Killer Sex: Midlife Women and HIV

1 in 3 women newly infected with HIV is age 40 or over.

By Alexis Jetter
Photograph: Todd Hido

It took Carole three and a half years to be diagnosed, during which time at least 10 specialists suggested she might have lupus, chronic fatigue syndrome, rheumatoid arthritis, or even a rare infection picked up overseas. One doctor said the problem might be in her head and prescribed a tranquilizer. "I had all the classic symptoms that should have screamed ‘Test this woman for HIV!’" Carole says. "But not one doctor asked me about my sex life, which I find insulting."

By the time they are diagnosed, many midlife women are, like Carole, already very sick, sometimes with AIDS, the cluster of life-threatening conditions and cancers caused by long-term infection with the virus. In surveying her roughly 100 midlife patients, Gallagher found that many had been infected for four to five years before doctors thought to test them. "The more you look like their wife or mother or daughter, the less the doctor wants to talk about HIV," she says. Today, more than one-third of American women with HIV are tested so late that they are diagnosed with AIDS within a year. Midlife women have even less breathing room: In Massachusetts, 38 percent of women over 50 who’ve just been diagnosed with HIV progress to AIDS within a mere two months. Half of Gallagher’s newly diagnosed patients, ages 50 and older, already had AIDS when they were tested; the rate was only slightly lower for women in their 40s.

Many doctors now recommend that women ask for an HIV test as a matter of routine during their yearly physical or ob-gyn checkup. "Your chances are better the earlier the disease is caught," says Judy Currier, MD, a professor of medicine at the University of California at Los Angeles and a pioneer researcher into women and HIV/AIDS. Even women with late-stage infections can benefit from using anti-HIV drugs, called anti retrovirals, which can reduce the blood level of the virus and boost immune response. But after years of carrying the virus, women may have any number of serious infections or diseases that make treatment more difficult, side effects more pronounced, and recovery less likely. "If you treat somebody early, before her immune system has failed, she may live to be as old as your grandparents," says Gallagher, who has cared for people with HIV since 1982. "That’s what’s taken away from women when they’re diagnosed late. Even women who are still here are much more frail."
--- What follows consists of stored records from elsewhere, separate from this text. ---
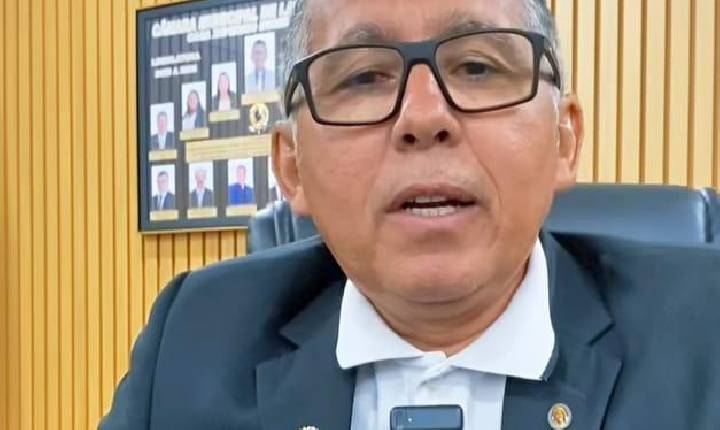 Vereador Mantena apresenta projeto para que o Circuito Lagoa-Grandense de Corrida de Rua seja inserido no calendário de eventos da cidade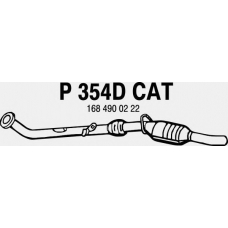 P354DCAT FENNO Катализатор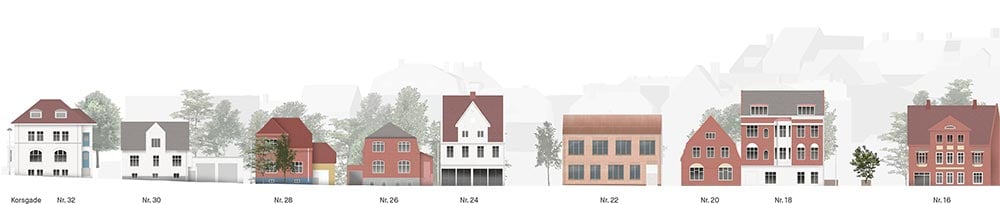 Ida Holst Skole i Svenborg udvides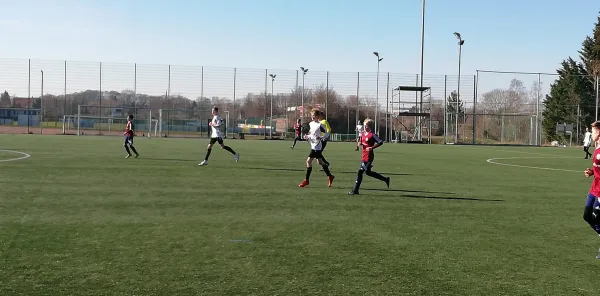 24.02.2019 VfL Halle 96 e.V. vs. JSG Heidekicker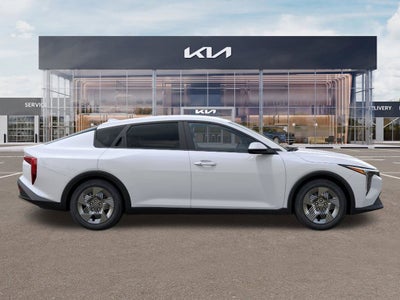 2026 Kia K4 LX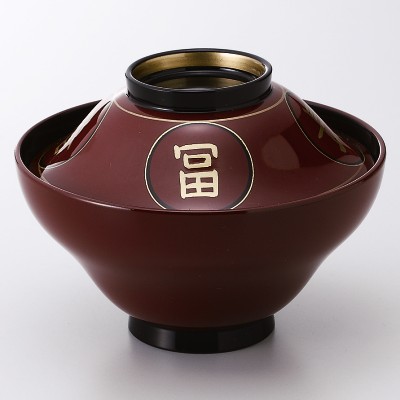 Lacquer ware 64027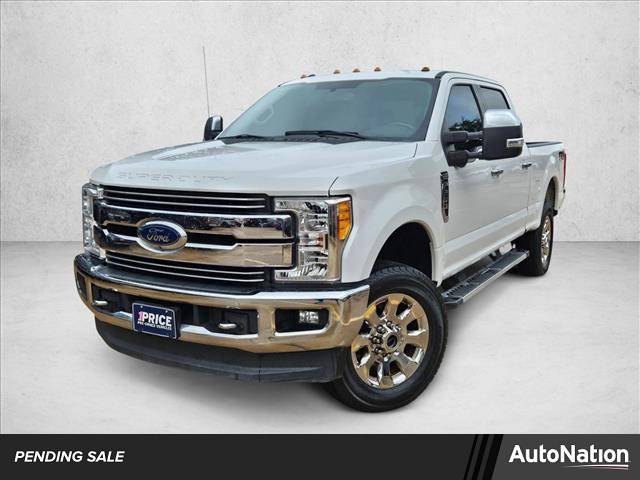 2017 Ford Super Duty F-250 Lariat — Pickup Truck — 82,097 mi — Arlington, TX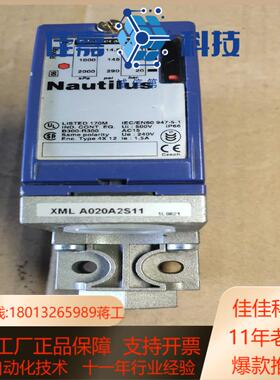 全新法国压力开关XML A020A2S11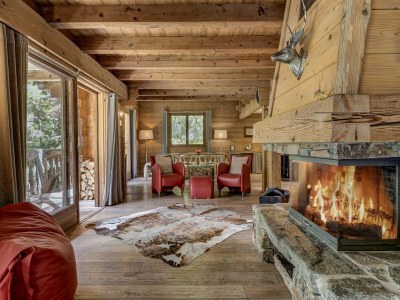 Chalet Spacious Family Chalet in Chamonix - Features photo 7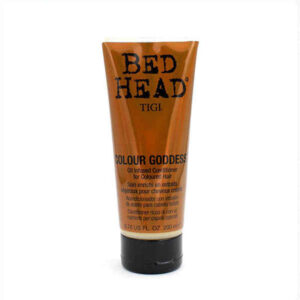 Diaytar Sénégal Après-shampooing Bed Head Colour Goddess Oil Infused Tigi (200 ml)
Surviving the Social — and Sexual — Stigma

Learning you have HIV is only the beginning of a strange, uncharted journey, women say, one with repercussions for every relationship. "All my friends walked away from me," Carole says. "My best friend just couldn’t deal with seeing me sick, couldn’t deal with the changes in me. But I said, goddamn it, I’m Irish. They’re not going to kill me that easily." Carole roared into gear. She spoke widely about her experience and for a time ran an HIV-education program. But, despite all that high-profile activism, Carole isn’t using her last name for this story because she doesn’t want to hurt her husband or lose any more friends who might avoid her if they knew she had AIDS. "Women with this disease tend to hide in the shadows," she says. "And I can understand why, judging from the reaction of family and friends."

Delores, 48, an elegant African-American woman with closely cropped white hair, also chose to come out fighting, only to become a bit more circumspect about whom she tells. (She, too, chose to use only her first name for this article.) Eight years ago she had a well-paying job at a pharmaceutical firm, a great apartment, a tight bond with her children, and a new boyfriend she really liked. "I was taking life by storm," she says. "My older daughter was getting ready to go to college. I finally felt that I had done something, and I was happy." She didn’t ask her boyfriend to use a condom when they had sex because she’d had her tubes tied. As for HIV, it never crossed her mind. "I can honestly say the message was there, but it wasn’t a message I heard often in my circle of life," she says. "Never did I dream this guy was infected. He had a good job, took care of himself, and lived well. I don’t think he thought he was infected."